Pío XI siguió atentamente los sucesos de Méjico y se vió obligado a estigmatizar nuevamente el injusto trato. El 29 de septiembre de 1932 mandó un circular a todos los ordinarios: la encíclicaAcerba Animi Anxietudo (29-IX-1932), en la que lamentaba que el gobierno mejicano no respetara el modus vivendi pactado. Alabó al pueblo y al clero de Méjico y exhortó a los católicos a “defender los sagrados derechos de la Iglesia”. El gobierno y el partido nacional no acogieron bien el documento pontificio e interpretaron la expresión referida como una incitación a la rebelión. (5).
El presidente siguiente, Lázaro Cárdenas (1934-1940), continuó la política anticristiana. Pío XI, “en la encíclica del 28 de marzo de 1937, Firmissimm Constntiamse dirigió otra vez a los católicos de Méjico, los invitaba en ella a tutelar sus derechos valiéndose de medios legales. El Papa reconoció el derecho a la rebelión armada” (6) y “recomendó a los mejicanos (clero y Acción Católica), en una carta de abril de 1937, que se organizaran de manera pacífica, aunque reconocía la legitimidad de la defensa armada en determinadas condiciones”(7). Finalmente,“casi todas las iglesias fueron restituidas al culto bajo la presidencia de Camacho (Manuel Ávila 1940-1946) (8).
Obispo de Huejutla
LOS INICIOS. 1926: SITUACIÓN INSOSTENIBLE
“El 4 de febrero de 1926, el arzobispo Mora y del Río corroboraba en una entrevista la actitud de protesta (contra la constitución de 1917), y le anunciaba al periodista que … “el episcopado, el clero y los fieles no reconocen los artículos 3, 5, 27, y 130 de la constitución vigente y los combatirán”. La Liga Defensora de la Libertad Religiosa… publicó un folleto que recogía la pastoral colectiva de 1917, en la que los obispos habían condenado la constitución” (9). El Papa Pío XI escribió, frente a la política anticristiana de Calles, la carta apostólica Paterna Sane Sollicitudo (2-II-1926). En ella “elevaba el tono de la crítica y calificaba las medidas que había tomado el gobierno mejicano de “tan injustas que no merecen el nombre de leyes” (10). Se marchaba hacia una “protesta legal… en la cual se expresaba una oposición enérgica, que se inspiraba en la de 1917, a la reducción de los márgenes de libertad de la Iglesia; con esto se corroboraba la voluntad de la jerarquía  no sólo de colaborar por la paz, sino, además, de obrar resueltamente en pro de la reforma de los artículos 3 y 130 de la constitución” (11).

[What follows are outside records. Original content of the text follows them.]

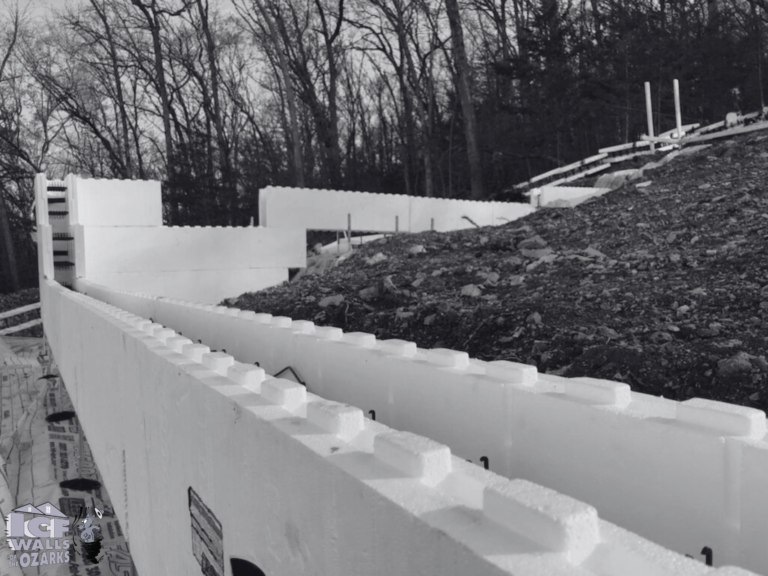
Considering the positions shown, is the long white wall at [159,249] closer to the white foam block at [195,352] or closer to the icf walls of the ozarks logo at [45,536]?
the icf walls of the ozarks logo at [45,536]

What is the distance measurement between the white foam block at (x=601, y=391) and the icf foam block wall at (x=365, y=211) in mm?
13944

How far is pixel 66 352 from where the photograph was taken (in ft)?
33.3

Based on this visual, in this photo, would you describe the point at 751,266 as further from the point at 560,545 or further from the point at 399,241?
the point at 399,241

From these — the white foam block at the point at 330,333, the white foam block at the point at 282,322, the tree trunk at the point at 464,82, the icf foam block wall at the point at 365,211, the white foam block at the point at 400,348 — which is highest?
the tree trunk at the point at 464,82

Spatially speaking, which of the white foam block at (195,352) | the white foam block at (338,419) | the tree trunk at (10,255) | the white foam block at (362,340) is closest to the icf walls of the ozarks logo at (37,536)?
the white foam block at (195,352)

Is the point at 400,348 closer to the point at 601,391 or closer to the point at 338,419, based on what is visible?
the point at 601,391

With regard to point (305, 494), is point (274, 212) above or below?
above

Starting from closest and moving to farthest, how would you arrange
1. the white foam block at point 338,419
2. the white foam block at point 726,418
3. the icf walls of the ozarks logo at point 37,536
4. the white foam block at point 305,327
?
the white foam block at point 338,419 < the white foam block at point 726,418 < the white foam block at point 305,327 < the icf walls of the ozarks logo at point 37,536

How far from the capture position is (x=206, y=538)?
10.2ft

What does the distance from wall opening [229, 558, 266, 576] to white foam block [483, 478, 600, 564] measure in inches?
50.8

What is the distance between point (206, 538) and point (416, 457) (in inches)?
66.7

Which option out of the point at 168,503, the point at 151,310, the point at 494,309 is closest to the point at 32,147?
the point at 151,310

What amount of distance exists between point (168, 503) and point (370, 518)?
2.33 metres

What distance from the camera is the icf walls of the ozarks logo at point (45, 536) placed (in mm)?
6766
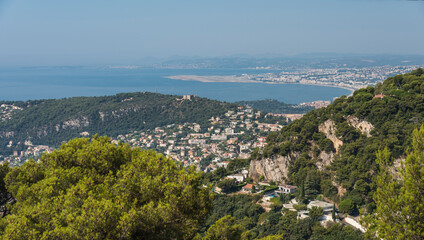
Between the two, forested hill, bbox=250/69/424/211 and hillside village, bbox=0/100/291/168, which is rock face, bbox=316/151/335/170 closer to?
forested hill, bbox=250/69/424/211

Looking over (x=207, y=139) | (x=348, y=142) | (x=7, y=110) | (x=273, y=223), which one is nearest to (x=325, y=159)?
(x=348, y=142)

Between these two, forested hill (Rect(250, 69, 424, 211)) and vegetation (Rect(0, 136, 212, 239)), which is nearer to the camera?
vegetation (Rect(0, 136, 212, 239))

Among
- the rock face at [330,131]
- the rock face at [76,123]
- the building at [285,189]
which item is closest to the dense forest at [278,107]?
the rock face at [76,123]

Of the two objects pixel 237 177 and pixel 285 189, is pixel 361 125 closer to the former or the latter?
pixel 285 189

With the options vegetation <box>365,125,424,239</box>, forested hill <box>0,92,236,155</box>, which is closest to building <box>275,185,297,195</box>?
vegetation <box>365,125,424,239</box>

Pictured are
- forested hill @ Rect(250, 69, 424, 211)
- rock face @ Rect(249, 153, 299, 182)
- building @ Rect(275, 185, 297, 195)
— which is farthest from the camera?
rock face @ Rect(249, 153, 299, 182)

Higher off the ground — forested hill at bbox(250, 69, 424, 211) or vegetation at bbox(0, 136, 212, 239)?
vegetation at bbox(0, 136, 212, 239)

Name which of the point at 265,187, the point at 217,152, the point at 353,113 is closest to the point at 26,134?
the point at 217,152

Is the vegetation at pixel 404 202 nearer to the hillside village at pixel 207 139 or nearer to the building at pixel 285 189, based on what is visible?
the building at pixel 285 189
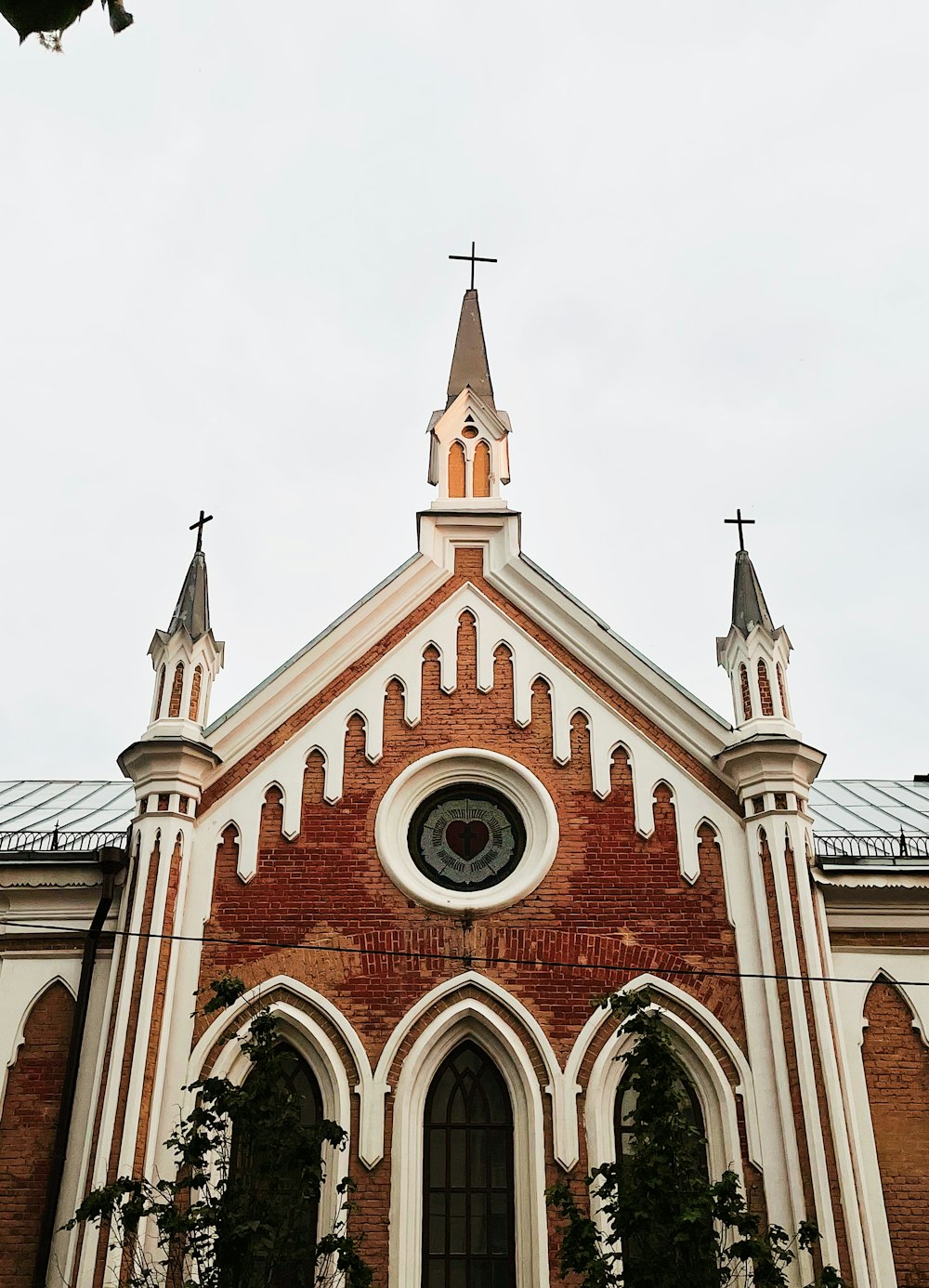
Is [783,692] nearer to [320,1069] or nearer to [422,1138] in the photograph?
[422,1138]

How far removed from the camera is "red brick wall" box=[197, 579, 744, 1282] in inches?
529

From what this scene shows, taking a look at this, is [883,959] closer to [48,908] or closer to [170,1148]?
[170,1148]

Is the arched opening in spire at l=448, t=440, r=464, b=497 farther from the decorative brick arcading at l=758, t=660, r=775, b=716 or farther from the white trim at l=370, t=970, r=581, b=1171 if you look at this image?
the white trim at l=370, t=970, r=581, b=1171

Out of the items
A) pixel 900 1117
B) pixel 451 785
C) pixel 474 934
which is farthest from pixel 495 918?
pixel 900 1117

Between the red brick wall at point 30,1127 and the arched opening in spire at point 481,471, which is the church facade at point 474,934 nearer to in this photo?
the red brick wall at point 30,1127

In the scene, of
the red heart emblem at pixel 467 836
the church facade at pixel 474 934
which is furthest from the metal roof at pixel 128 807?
the red heart emblem at pixel 467 836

El episcopado mejicano estaba dividido: por un lado, los “intransigentes” que no querían ninguna conciliación con el gobierno, aun a costa de llegar a la rebelión, o mejor dicho, a la legítima defensa armada, y, por el otro, los “conciliadores”, los dispuestos  a pactar con el Estado con tal de llegar a un acuerdo honorable que devolviese la libertad de la Iglesia.
La facción “radical” de los obispos se componía de Manríquez y Zárate, Lara y Torres, Mora y del Río (arzobispo de la Ciudad de Méjico, al que reemplazó en 1929 el “conciliador” Pascual Díaz), González y Valencia, Valverde y Tellez, Orozco y Jiménez.
La facción diplomático-legista la integraban Pascual Díaz (que era obispo de Tabasco en 1922 y luego fue ascendido a arzobispo de Ciudad de Méjico en 1929, en sustitución del “radical” Mora y del Río, que murió en 1936), Ruiz y Flores, Banegas y Galván (12).
SS Pío XI
Si bien el arzobispo de la capital mexicana y presidente del Comité Episcopal Mejicano (CEM) era el intransigente Mora y del Río, el secretario de dicho organismo y presidente del Secretariado Archidiocesano para la Educación lo era el susodicho monseñor Pascual Díaz, que se movía, junto con Ruiz y Flores, vicepresidente del CEM, en la línea de la “estricta legalidad jurídica”, ambos no bienquistos de los “ligueros” de la LNDLR. Pascual Díaz fue muy del agrado, durante el periodo 1924-1925, del cardenal Pietro Gasparri, secretario de Estado de Pío XI.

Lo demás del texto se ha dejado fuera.